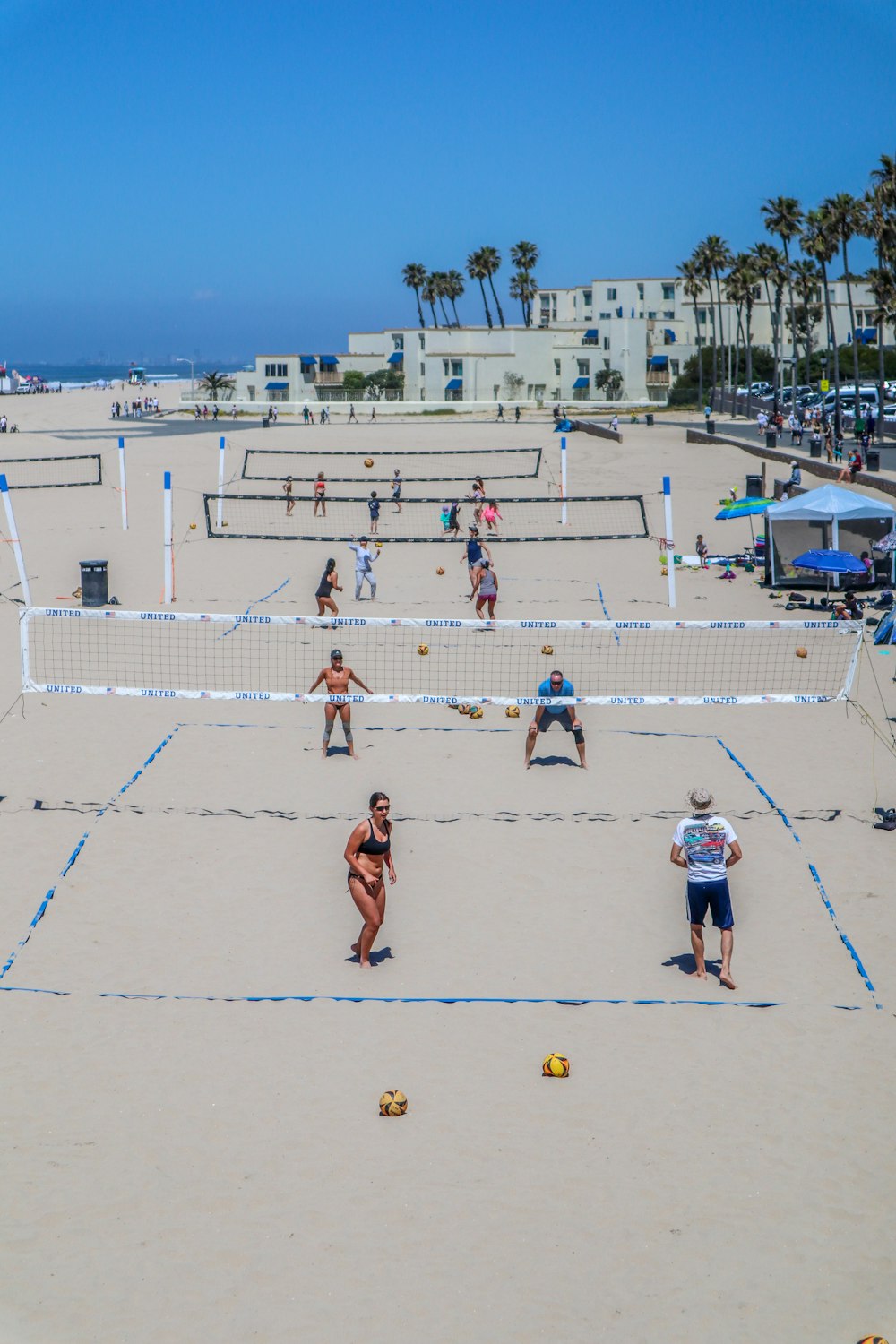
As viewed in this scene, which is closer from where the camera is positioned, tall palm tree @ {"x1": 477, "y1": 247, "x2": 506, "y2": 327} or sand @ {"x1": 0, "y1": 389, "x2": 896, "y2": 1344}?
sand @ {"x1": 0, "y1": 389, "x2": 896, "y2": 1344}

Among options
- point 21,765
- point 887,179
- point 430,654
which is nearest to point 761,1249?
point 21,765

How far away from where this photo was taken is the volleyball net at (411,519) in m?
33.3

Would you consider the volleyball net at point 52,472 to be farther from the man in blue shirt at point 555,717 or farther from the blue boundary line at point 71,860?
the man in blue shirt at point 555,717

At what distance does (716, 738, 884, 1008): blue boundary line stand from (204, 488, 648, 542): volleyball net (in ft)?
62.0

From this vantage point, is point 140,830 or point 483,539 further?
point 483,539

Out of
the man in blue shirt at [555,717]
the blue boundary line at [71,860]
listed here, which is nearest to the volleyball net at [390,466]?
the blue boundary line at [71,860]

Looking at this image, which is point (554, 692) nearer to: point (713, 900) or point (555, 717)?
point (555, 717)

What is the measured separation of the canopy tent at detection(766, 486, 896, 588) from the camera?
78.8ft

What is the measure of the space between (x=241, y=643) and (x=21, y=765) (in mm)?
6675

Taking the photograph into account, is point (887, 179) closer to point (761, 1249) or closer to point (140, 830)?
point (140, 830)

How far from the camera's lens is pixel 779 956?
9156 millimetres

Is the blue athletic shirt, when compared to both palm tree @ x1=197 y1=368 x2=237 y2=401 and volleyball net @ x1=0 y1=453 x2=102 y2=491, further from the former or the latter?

◆ **Do this**:
Please repeat every row above word for word, omitting the pictures.

◆ **Result of this exercise**:
As viewed in this scene, which is closer from where the camera is positioned, tall palm tree @ {"x1": 477, "y1": 247, "x2": 506, "y2": 327} or sand @ {"x1": 0, "y1": 389, "x2": 896, "y2": 1344}?
sand @ {"x1": 0, "y1": 389, "x2": 896, "y2": 1344}

Among options
- point 21,765
- point 887,179
- point 430,654
which is nearest to point 761,1249?
point 21,765

How far away from where this photo was taken is the volleyball net at (411,519) in m?
33.3

Would you consider the volleyball net at point 52,472 to be farther from the man in blue shirt at point 555,717 or farther from the blue boundary line at point 71,860?
the man in blue shirt at point 555,717

At what distance does (716, 738, 884, 1008): blue boundary line stand from (204, 488, 648, 542): volleyball net (in ft)?
62.0

From this vantage point, is point 140,830 or point 483,539 further?
point 483,539

Out of
the man in blue shirt at [555,717]
the blue boundary line at [71,860]
listed here, which is nearest to the volleyball net at [390,466]?
the blue boundary line at [71,860]

Looking at this image, which is point (554, 692) nearer to: point (713, 900) or point (555, 717)?
point (555, 717)

What is the measured separation of the canopy tent at detection(766, 486, 896, 588) from the camera?
78.8ft

What is the measure of the space between (x=241, y=643) and (x=21, y=765) (in mm)?
6675

Taking the photograph into account, is point (887, 179) closer to point (761, 1249) or closer to point (140, 830)?
point (140, 830)

How far from the camera's lens is pixel 779 956?
9156 millimetres

Is the blue athletic shirt, when compared to both palm tree @ x1=197 y1=368 x2=237 y2=401 and volleyball net @ x1=0 y1=453 x2=102 y2=491, further from the former or the latter?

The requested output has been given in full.